Witam Wszystkich Forumowiczów
Od pewnego czasu namiętnie czytam to forum, a od kiedy trafiłam na Waszą grupę, to śmiało mogę powiedzieć, że jestem już uzależniona
Nie wiem, czy zdajecie sobie sprawę, ale jesteście nieocenioną skarbnicą wiedzy dla wszystkich planujących budowę (i dla tych, którzy za budowanie dopiero sie zabierają). W tym miejscu chciałam Wam serdecznie podziękować za to, że piszecie (że Wam się chce!) i że -świadomie, a czasem nieświadomie- pomagacie
A teraz kilka słów o mnie:
Ponad rok temu stwierdziłam, że nadeszła pora na zakończenie beztroskiego dzieciństwa (hiehie)- czas zabrać się za poważne zadanie, czyli za budowę domu.
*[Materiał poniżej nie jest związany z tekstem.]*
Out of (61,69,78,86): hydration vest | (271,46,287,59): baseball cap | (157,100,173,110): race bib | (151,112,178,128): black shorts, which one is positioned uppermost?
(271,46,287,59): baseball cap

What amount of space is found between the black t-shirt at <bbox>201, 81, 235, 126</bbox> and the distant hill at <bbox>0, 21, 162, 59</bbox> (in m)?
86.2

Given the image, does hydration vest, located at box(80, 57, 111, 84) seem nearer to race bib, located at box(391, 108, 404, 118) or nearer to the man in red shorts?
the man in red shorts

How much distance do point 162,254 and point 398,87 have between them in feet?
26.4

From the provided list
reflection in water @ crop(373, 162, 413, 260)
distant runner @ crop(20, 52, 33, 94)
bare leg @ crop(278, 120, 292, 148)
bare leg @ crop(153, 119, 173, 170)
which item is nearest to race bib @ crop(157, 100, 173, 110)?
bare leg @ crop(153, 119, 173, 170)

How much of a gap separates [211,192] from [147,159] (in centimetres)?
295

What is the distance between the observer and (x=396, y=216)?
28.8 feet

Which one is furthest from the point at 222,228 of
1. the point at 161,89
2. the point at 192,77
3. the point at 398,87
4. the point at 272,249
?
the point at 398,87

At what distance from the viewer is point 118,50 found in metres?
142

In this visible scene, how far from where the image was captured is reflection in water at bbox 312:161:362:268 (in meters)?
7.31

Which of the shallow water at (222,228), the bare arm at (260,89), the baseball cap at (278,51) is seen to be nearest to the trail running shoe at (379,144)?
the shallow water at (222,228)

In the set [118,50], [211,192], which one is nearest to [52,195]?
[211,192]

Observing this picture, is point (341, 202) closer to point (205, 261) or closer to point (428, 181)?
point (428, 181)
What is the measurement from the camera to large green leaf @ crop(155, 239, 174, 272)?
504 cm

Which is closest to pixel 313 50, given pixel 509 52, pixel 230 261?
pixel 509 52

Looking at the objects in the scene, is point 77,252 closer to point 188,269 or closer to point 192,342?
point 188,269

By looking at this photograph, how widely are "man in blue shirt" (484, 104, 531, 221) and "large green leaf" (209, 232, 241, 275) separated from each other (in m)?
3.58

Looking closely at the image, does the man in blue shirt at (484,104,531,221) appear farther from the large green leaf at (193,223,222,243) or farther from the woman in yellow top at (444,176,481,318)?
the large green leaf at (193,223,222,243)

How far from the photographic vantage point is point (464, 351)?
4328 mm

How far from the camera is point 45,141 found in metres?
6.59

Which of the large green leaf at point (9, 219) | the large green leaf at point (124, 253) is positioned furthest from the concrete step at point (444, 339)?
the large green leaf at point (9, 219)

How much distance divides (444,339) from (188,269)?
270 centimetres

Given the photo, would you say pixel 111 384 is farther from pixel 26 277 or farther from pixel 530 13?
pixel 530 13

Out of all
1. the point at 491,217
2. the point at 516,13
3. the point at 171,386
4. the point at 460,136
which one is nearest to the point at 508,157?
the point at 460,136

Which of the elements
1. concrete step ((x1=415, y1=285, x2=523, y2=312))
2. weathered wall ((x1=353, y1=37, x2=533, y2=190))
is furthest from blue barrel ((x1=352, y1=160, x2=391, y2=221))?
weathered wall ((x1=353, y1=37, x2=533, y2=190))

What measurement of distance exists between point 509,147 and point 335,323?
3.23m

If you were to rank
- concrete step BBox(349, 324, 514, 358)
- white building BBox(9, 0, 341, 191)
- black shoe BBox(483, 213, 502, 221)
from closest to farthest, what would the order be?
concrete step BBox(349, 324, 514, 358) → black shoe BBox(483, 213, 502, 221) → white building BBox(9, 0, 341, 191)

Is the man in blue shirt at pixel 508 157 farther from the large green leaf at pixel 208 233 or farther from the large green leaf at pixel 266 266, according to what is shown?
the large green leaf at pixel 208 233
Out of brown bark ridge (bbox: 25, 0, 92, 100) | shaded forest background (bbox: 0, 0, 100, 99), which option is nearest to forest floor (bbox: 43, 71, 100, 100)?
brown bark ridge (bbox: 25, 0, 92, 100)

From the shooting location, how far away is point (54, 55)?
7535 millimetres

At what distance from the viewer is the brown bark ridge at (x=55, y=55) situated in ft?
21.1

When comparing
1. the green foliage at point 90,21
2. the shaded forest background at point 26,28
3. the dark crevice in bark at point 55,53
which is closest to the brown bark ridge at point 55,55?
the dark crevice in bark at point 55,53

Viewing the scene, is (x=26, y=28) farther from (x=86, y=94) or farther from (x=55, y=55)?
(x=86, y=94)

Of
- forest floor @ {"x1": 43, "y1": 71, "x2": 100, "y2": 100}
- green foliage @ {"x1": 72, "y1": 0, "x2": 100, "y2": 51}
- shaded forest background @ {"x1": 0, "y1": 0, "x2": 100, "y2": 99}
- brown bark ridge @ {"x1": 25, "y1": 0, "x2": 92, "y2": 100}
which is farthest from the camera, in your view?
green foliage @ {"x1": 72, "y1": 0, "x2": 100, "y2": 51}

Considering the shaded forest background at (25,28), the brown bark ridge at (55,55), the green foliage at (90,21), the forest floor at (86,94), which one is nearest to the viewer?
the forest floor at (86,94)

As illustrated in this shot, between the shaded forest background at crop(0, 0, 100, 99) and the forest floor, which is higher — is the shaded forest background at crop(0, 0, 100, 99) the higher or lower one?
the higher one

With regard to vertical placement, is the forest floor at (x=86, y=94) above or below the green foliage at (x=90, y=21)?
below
Oczywiście rzeczywistość szybciutko zweryfikowała moje optymistyczne podejście do sprawy i im bardziej brnęłam w papierologię tym częściej dochodziłam do wniosku, że żyję w MATRIXIE.Nie chcę się tu rozpisywać za bardzo, więc powiem w skrócie: przestaję się dziwić ludziom, którzy decydują się na samowole budowlane.... Kiedyś nie mogłam tego pojąc-dziś już nie byłabym tak stanowcza w ocenie..
A teraz opis sytuacji:
-działka: jest (i zawsze była, bo to włości rodzinne ), uzbrojona po zęby od zamierzchłych czasów
-projekt domu i przyłączy: jest; robiony na "specjalne"zamówienie, jednorodzinny-dwupokoleniowy, bo chcę mieszkać ze swoimi "protoplastusiami" (jednak do końca nie wydoroślałam i mamusinej spódniczki nie puszczam )
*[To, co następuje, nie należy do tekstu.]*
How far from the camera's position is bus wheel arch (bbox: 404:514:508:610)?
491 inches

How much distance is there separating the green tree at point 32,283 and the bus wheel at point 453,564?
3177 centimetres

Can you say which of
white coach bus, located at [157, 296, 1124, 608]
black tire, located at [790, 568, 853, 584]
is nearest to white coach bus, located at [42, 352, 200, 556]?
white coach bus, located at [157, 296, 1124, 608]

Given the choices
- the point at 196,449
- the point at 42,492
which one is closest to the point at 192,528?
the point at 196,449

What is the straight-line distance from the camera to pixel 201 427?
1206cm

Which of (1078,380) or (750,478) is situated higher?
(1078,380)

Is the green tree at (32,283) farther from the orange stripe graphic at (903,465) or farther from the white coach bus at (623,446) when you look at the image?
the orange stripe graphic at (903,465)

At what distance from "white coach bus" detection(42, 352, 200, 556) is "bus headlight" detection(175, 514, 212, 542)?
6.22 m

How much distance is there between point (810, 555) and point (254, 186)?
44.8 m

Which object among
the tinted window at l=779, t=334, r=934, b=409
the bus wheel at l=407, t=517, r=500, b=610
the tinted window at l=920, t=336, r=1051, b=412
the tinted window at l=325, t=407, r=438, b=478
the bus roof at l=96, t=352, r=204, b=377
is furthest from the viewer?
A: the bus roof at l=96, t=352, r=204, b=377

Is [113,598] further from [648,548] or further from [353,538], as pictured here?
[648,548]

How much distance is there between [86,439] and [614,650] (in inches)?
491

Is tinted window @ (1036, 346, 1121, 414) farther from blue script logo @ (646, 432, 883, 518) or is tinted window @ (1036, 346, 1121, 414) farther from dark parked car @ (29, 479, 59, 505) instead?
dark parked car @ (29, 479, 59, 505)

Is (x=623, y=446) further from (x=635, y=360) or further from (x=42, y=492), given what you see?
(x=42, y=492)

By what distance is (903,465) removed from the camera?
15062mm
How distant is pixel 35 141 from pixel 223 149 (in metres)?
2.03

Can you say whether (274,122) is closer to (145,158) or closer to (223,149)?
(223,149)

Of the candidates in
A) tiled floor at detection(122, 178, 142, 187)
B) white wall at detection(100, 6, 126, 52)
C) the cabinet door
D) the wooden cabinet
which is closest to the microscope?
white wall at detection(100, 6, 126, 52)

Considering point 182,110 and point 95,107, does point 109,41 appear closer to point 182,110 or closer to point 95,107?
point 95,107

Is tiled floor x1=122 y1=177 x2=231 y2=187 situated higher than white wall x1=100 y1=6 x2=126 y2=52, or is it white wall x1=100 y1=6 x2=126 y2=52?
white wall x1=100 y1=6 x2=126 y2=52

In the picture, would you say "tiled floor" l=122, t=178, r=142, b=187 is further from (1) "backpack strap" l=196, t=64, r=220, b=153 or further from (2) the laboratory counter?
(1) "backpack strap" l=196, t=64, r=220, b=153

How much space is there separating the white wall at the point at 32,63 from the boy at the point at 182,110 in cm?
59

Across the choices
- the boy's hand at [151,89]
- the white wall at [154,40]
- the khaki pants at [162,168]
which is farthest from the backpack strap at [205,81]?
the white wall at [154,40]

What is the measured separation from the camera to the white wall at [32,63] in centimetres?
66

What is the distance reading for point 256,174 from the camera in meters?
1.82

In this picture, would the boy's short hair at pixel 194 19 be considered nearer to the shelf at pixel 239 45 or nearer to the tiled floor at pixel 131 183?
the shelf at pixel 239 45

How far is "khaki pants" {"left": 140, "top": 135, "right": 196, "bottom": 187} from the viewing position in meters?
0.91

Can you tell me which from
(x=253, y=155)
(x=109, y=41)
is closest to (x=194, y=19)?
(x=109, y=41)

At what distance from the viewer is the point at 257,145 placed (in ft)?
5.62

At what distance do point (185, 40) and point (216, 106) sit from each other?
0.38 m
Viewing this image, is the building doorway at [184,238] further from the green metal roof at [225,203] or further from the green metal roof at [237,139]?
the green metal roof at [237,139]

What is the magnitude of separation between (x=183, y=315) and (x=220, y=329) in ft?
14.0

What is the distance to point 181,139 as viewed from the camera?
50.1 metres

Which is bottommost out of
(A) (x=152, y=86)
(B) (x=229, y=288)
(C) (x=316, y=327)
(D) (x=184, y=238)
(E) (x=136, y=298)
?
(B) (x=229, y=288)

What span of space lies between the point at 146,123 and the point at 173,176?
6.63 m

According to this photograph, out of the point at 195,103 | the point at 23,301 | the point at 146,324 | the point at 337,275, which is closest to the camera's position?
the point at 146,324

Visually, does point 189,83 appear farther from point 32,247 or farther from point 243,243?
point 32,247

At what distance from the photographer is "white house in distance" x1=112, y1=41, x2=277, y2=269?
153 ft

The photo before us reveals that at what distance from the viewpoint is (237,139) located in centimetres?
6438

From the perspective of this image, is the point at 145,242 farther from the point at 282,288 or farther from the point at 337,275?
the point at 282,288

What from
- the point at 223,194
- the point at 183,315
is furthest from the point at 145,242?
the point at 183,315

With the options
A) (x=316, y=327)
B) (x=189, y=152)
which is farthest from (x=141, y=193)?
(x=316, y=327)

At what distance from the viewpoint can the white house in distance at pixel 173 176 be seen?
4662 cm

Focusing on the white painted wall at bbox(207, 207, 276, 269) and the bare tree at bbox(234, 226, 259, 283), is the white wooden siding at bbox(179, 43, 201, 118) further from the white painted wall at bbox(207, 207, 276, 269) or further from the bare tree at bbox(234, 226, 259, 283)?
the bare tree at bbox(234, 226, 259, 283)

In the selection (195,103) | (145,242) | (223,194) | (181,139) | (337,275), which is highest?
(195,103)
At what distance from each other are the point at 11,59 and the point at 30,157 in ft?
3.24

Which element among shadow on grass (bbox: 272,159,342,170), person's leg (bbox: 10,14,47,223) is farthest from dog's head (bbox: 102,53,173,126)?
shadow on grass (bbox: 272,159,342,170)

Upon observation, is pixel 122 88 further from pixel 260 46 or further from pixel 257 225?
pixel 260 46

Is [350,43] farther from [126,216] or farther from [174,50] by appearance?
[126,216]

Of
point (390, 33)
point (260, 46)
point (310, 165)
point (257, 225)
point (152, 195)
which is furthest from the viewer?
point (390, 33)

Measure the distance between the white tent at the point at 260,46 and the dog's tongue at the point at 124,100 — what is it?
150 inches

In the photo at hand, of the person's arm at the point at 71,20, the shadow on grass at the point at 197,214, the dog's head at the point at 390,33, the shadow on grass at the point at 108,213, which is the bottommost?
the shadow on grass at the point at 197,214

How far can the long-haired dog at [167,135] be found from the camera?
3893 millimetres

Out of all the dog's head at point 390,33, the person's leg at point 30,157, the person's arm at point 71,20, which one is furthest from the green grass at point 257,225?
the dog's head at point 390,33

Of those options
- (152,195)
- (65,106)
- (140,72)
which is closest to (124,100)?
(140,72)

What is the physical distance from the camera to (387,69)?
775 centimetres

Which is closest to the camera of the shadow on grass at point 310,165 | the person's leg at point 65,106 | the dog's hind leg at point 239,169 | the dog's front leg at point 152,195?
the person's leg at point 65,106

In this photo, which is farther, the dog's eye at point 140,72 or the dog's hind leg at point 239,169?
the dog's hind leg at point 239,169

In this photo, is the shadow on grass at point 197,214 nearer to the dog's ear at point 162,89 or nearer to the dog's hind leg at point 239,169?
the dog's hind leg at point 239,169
-pozwolenie na budowę: złożone-mam nadzieję, że to już ostatni zakręt papierologii
-materiały budowlane: "się kupują" (właściwie póki co, to czekam na wyceny)
-ekipa plus kierbud zaklepani (i mam nadzieję, że się nie wycofają)
-mąż i reszta rodziny zwarta i gotowa do akcji pod hasłem BUDUJEMY.
I.. tego by było na tyle..Na razie.
Jeśli zgodzicie się przyjąć mnie do swojego Zacnego Grona, będę bardzo wdzięczna i obiecuję, że nie będę już nigdy więcej tak się rozpisywać, za to jak tylko będę mogła to chętnie pomogę
Mogę, mogę, mogę być przyjęta do klubu?